The latest development in the never-ending soap opera of congressional budget negotiations is that Sen. Patty Murray (D-WA) and Rep. Paul Ryan (R-WI) are close to reaching a limited deal to partially replace spending cuts imposed earlier this year (the much-maligned sequestration). The details of the deal are not known, but that hasn't stopped conservative activist groups and pundits from denouncing Ryan -- a long-time conservative hero for his austere budget proposals -- as a sellout.
The Washington Post laid out what little is known about the emerging deal:
Senior aides familiar with the talks say the emerging agreement aims to partially repeal the sequester and raise agency spending to roughly $1.015 trillion in fiscal 2014 and 2015. That would bring agency budgets up to the target already in place for fiscal 2016. To cover the cost, Ryan and Murray are haggling over roughly $65 billion in alternative policies, including cuts to federal worker pensions and higher security fees for the nation's airline passengers.
Salon's Brian Beutler notes that if the deal ends up looking like this rough outline, then there's no real reason for conservatives to be all that upset: "If inked, it wouldn't raise revenue through the tax code, and would protect the Defense Department from sequestration's most severe cuts. At the same time, some of the savings in the deal would likely come out of the hide of federal workers."
And yet, the outcry from activists was swift. Groups like Heritage Action, Americans for Prosperity, and FreedomWorks are urging conservative members of Congress to vote against the budget deal, even though they don't know what the deal actually looks like.

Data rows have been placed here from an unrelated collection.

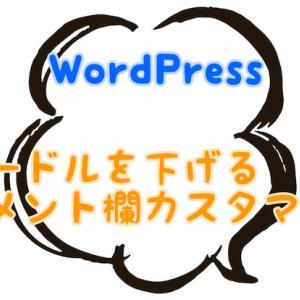 [WordPress, Cocoon] コメントへのハードルを下げるコメント欄カスタマイズ方法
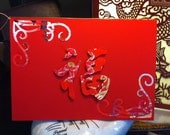 Lucky Chinese New Year card - 1's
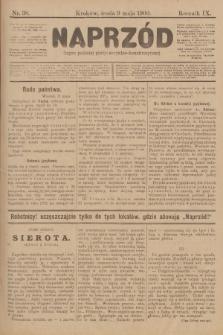 Naprzód : organ polskiej partyi socyalno-demokratycznej. 1900, nr38
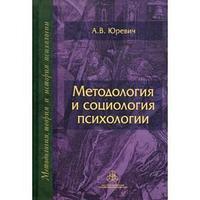 Методология и социология психологии.. Юревич А.В.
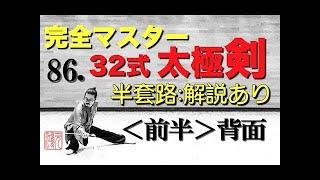 32式太極剣 完全マスター91.半套路(前半)解説あり<背面>中村元鴻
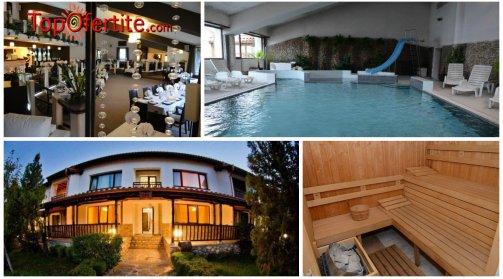 Комплекс Пири, село Баня, Банско! 4 нощувки + закуска, басейн с минерална вода и сауна за 149 лв на човек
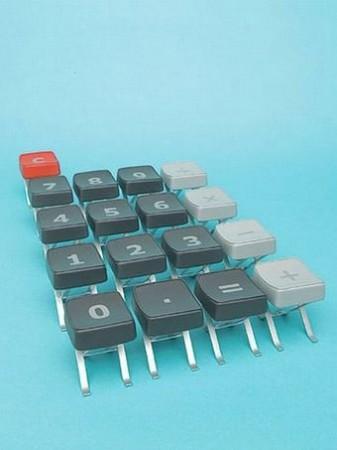 Калькулятор, на котором можно посидеть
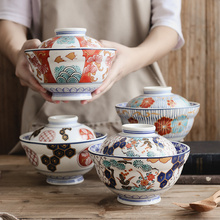 dmwd electric intelligent slow cookers mini timing water stewing soup porridge pots multifunctional ceramic whiteware liner 0 7l 6inch Japanese style noodle bowl with lid stewing cup bowl steamed egg bowl ceramic bowl domestic soup cup covered bowl single l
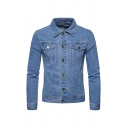Solid Color Lapel Single Breasted Flap Pocket Regular Fitted Basic Denim Jacket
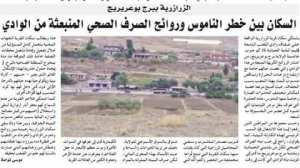 وادي قرية الزرازرية ببلدية الحمادية بات يشكل خطرا على سكانها بعد تلوث مياه الوادي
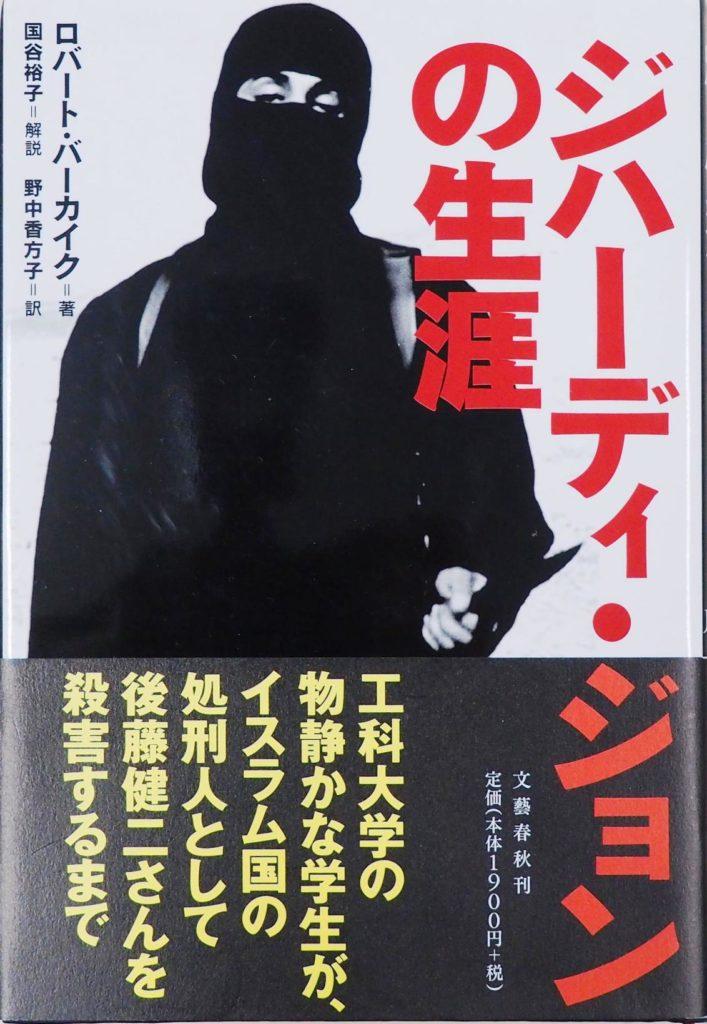 「ジハーディ・ジョンの生涯」(ロバート・バーカイク著/文藝春秋刊)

Appearing on Fox News on December 10, Stuart Varney trashed the deal, calling it "a handshake deal. It does absolutely nothing to resolve the basic problems which we're facing. It does not tackle entitlement reform, it does not tackle tax reform, and it does nothing to drastically reduce the debt."
Conservative commentators took it a step further, accusing Ryan of betraying conservative principles. "If Paul Ryan were a Peanuts character, he'd be the guy who pulls the football out of the way just as he himself is about to kick it," wrote RedState's Erick Erickson on December 10. "Based on what has been reported so far, the Ryan-Murray plan seems like outright capitulation to the big spending, big government agenda of both parties' lobbyist class."
Erickson followed up with a bizarre harangue at "all the kids in the press corps" who pointed out that groups like Heritage Action are opposing a budget deal that no one has actually seen yet. "It's as if they got off the record briefings from someone who threw out that talking point and told them to fly away with it."
A separate post on RedState argued that "the sequester is already the law of the land, yet Paul Ryan has agreed to abolish the sequester for 2014 and 2015." That post was aggregated at radio host Laura Ingraham's website under the headline: "How we are being sold out by Paul Ryan."
At Hot Air, Kevin Glass wrote that "Paul Ryan would deal a massive blow to his own credibility as a deficit hawk if he lends his name to a budget full of gimmicks and illusory savings. It's becoming more likely that the shape of this budget will be less about actually putting legislation into place and more about political posturing."
Meanwhile, Jennifer Rubin, the Washington Post's in-house conservative blogger, is lashing out at groups like Heritage Action for their knee-jerk opposition to the reported budget deal: "My inbox is full of e-mails from them and their pet candidates (who cut and paste the same anti-budget deal argument) decrying a deal that doesn't yet exist. That tells you all you need to know about these groups. They say they are operating off of news reports -- that would be the dreaded main stream [sic] media from which they now take direction. Puleez."